What you have to do. Restate all of the records below exactly. Do not carry over any image.
====
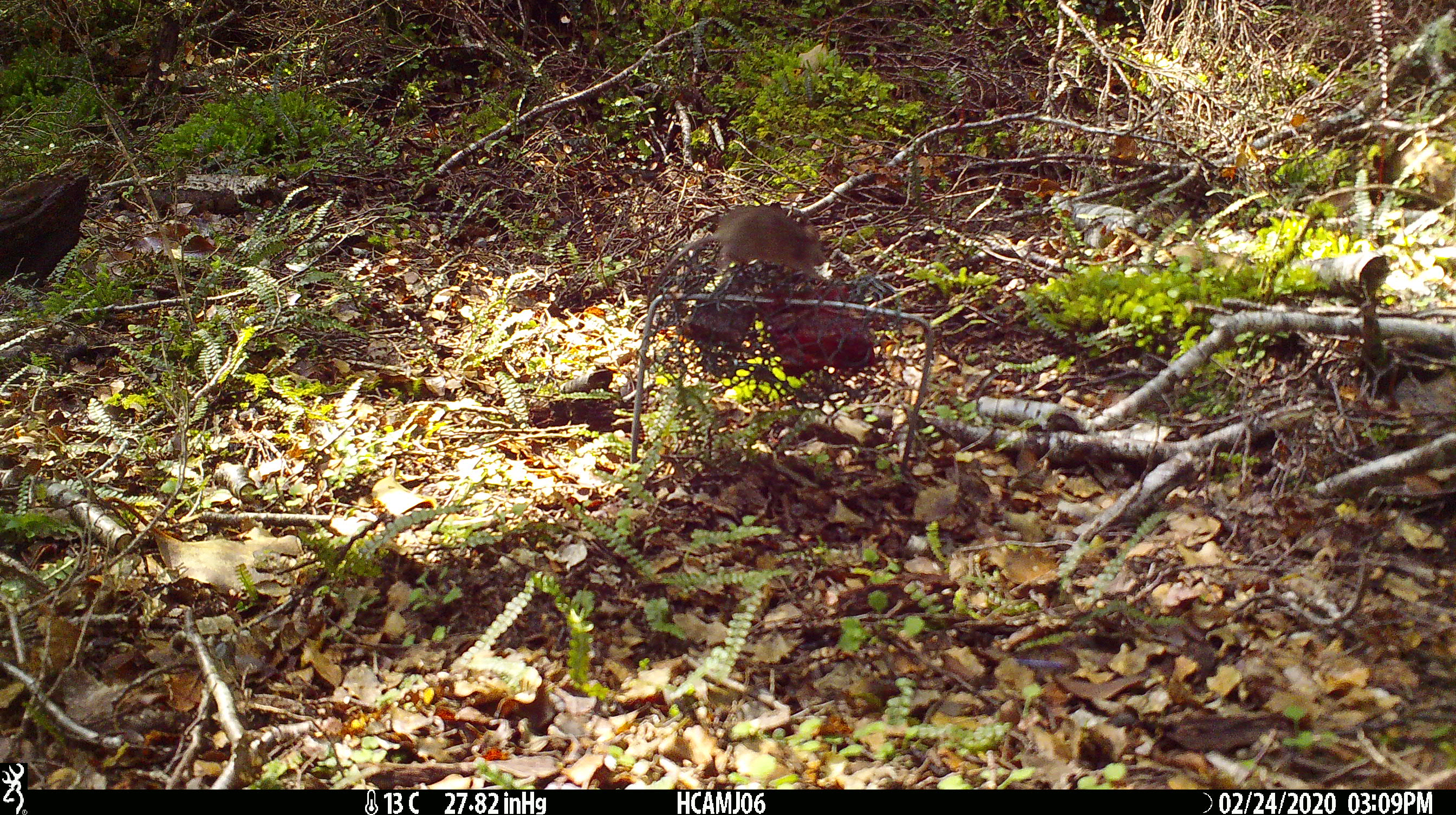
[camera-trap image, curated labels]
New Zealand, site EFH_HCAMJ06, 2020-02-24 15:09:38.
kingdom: Animalia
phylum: Chordata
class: Mammalia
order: Rodentia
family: Muridae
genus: Mus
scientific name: Mus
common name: mouse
Mouse (Mus).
====
Response to the task.
[camera-trap image, curated labels]
New Zealand, site EFH_HCAMJ06, 2020-02-24 15:09:38.
kingdom: Animalia
phylum: Chordata
class: Mammalia
order: Rodentia
family: Muridae
genus: Mus
scientific name: Mus
common name: mouse
Mouse (Mus).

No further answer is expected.